Volunteering is how most people begin participating in the Institute. There is no expertise threshold — contributions at every level of familiarity with Active Inference are meaningful and welcome.
What Volunteers Do
Volunteers contribute across the full range of Institute activities: attending and supporting learning groups, contributing to project documentation, helping with operations and communications, writing summaries and notes, producing or editing audio-visual content, moderating community spaces, testing tools, and participating in discussions. Contributions can be as small as showing up consistently to a learning group or as substantial as leading a documentation effort over several months.
How to Get Started
The best way to start volunteering is to join the Discord community, attend an open activity, and let the organizers know you are interested in contributing. The weekly newsletter lists upcoming activities and active projects.

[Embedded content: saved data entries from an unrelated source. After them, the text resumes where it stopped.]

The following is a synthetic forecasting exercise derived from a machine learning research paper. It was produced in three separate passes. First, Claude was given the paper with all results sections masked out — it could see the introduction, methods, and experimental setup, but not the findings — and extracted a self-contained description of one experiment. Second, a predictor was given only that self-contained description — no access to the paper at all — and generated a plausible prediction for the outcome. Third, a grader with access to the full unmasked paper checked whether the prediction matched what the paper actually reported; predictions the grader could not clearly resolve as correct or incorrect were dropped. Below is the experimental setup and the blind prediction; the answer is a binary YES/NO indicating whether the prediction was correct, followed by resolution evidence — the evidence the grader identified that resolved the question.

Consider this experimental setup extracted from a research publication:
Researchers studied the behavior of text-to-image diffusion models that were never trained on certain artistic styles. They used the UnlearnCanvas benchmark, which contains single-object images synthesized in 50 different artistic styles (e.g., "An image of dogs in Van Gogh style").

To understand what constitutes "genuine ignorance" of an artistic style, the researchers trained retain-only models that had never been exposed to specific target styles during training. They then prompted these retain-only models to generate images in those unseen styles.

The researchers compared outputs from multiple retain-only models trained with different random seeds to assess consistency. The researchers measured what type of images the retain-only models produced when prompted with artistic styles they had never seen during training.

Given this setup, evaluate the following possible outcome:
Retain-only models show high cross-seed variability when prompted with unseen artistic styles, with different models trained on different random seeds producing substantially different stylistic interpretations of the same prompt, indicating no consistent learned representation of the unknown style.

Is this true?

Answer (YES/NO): NO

The Volunteer pathway page has current information on how to express interest and connect with project leads. No application is required — introduce yourself and find where you can help.
What You Will Gain
Volunteers learn Active Inference by working alongside researchers and educators at the frontier of the field. Contributing to real projects — even through small tasks — builds familiarity with the concepts, the community, and the tools in ways that passive reading cannot. Many volunteers have moved into internship, mentorship, and fellowship roles through participation that began as informal contribution.
Time and Commitment
Volunteering is flexible by design. There is no minimum time commitment. You can contribute when you have capacity and step back when you do not. The Institute's global community spans many time zones, so most activities are recorded and many contributions are asynchronous. Sustained engagement over time is valuable, but irregular participation is also welcome.
Related Programs
Volunteering is the entry point to the full set of Institute Programs. After gaining experience as a volunteer, many people move to more structured engagement through internship, mentorship, or fellowship. There are also open-source contribution opportunities for those who prefer to contribute code, data, or tooling to public repositories.